#### ЦЕЛЬ ЗАДАНИЯ
Продолжите очерк о Костроме и Новосибирске как провинциальных городах, начав сразу после его последнего предложения.

#### ИСХОДНЫЙ ОТРЫВОК
▶
Бывают странные сближенья. Новосибирск и Кострома, одному 120 лет, другой 860. Одна древнерусская, европейская, почти столичная (376 км от Москвы), другой — далекосибирский, столично-региональный (3600 км до Москвы). Дед и прапрапрапрапраправнук, воплощенная история страны и ее юное продолжение. Казалось бы, что у них общего?
Оба города объединяет слово «провинция». И костромичи, чей город основал «москвич» Юрий Долгорукий, вполне согласны с этим. И устраивают конференции, в названии которых (как и в докладах участников) с гордостью значится это, в общем-то, не очень симпатичное слово. Предложили и мне поучаствовать, и вот уже второй год подряд приезжаю я в эту чудную Кострому. На этот раз выступил я на секции с сугубо провинциальным названием: «Культура повседневности и образ “маленького человека” в культуре 60-х гг. ХХ в.». Хотя и не понимаю, по какой причине мой доклад об Игоре Дедкове и Викторе Астафьеве, людях совсем не «повседневных» и не «маленьких», был включен именно сюда. А потом все понял: это ведь Кострома, город непредсказуемостей, город В. Розанова и А. Ремизова, А. Зиновьева и И. Дедкова, А. Бугрова и А. Зябликова, больших оригиналов и «чудиков», как сказал бы В. Шукшин. Город, где, может быть, и родилось само понятие русской провинциальности с ее сложным отношением к столичности.
◀
#### ПРЕДСТАВЛЕННЫЕ ДАННЫЕ
▶
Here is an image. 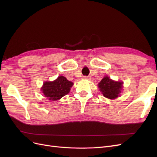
◀
#### ОТВЕТ
О чем позаботилась сама госпожа История. И цифра «13». Судите сами: великий подвиг Ивана Сусанина и венчание на царство Михаила Романова в 1613 году именно в Костроме не принесли, однако, городу никаких «дивидендов», хотя она вполне могла рассчитывать на столичный статус. Сглазил, видимо, пожар 1413 года, который историки края почему-то так охотно вспоминают среди прочих дат, оправдывая сие количеством сгоревших церквей (30), что, при всей чудовищности факта, зарегистрированного летописями, должно было впечатлить непонятливого большими размерами тогдашней Костромы. А к тому времени она имела уже настоящую святыню — Федоровскую икону Пресвятой Богородицы, явившейся князю Василию Ярославичу в пору получения Костромой статуса столицы удельного княжества. Впрочем, оберегом икона по-настоящему не стала, о чем говорит скоропостижная смерть возвращавшегося из Золотой орды князя. Остается добавить, что все эти события происходили не в каком-нибудь, а в XIII веке.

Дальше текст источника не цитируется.